> [GIVEN DATA]
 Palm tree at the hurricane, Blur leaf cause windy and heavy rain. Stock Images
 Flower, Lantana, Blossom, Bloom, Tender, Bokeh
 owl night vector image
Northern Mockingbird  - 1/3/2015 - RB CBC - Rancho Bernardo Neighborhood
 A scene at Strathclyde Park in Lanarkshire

---

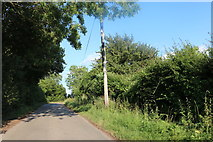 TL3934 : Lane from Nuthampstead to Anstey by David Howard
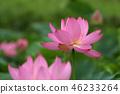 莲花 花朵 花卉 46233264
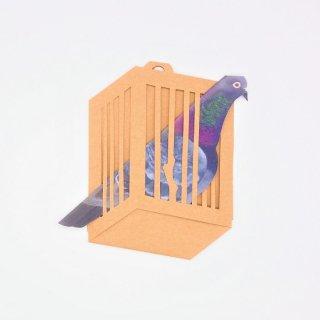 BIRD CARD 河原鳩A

---

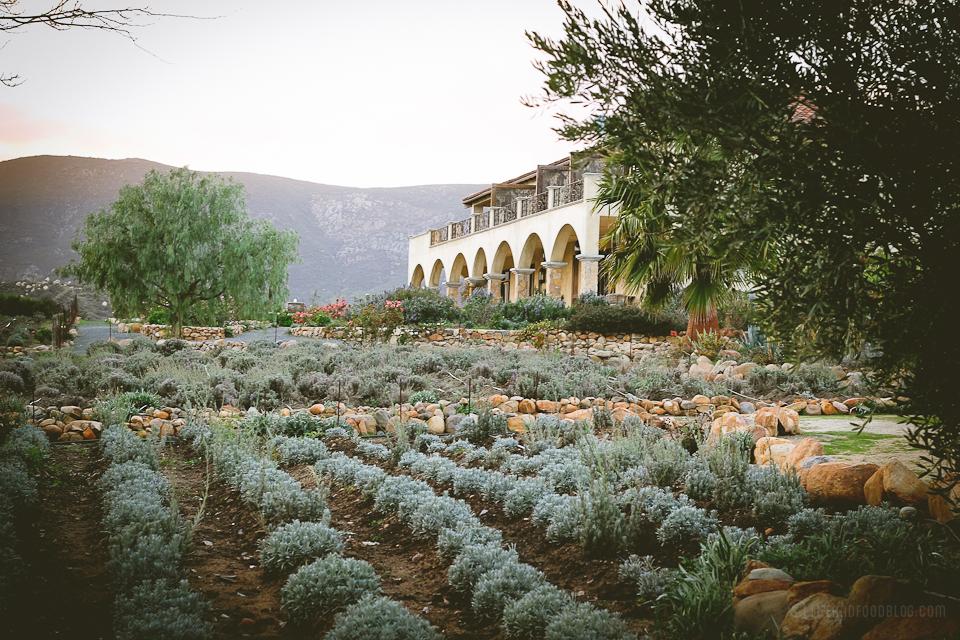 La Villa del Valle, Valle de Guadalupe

> [WHAT YOU WILL DO] The lines above, starting at the one with "Palm tree at" and ending at the one with "A scene at Strathclyde Park in Lanarkshire", are the only ones to return, exactly as written.

> [TASK ANSWER]
 Palm tree at the hurricane, Blur leaf cause windy and heavy rain. Stock Images
 Flower, Lantana, Blossom, Bloom, Tender, Bokeh
 owl night vector image
Northern Mockingbird  - 1/3/2015 - RB CBC - Rancho Bernardo Neighborhood
 A scene at Strathclyde Park in Lanarkshire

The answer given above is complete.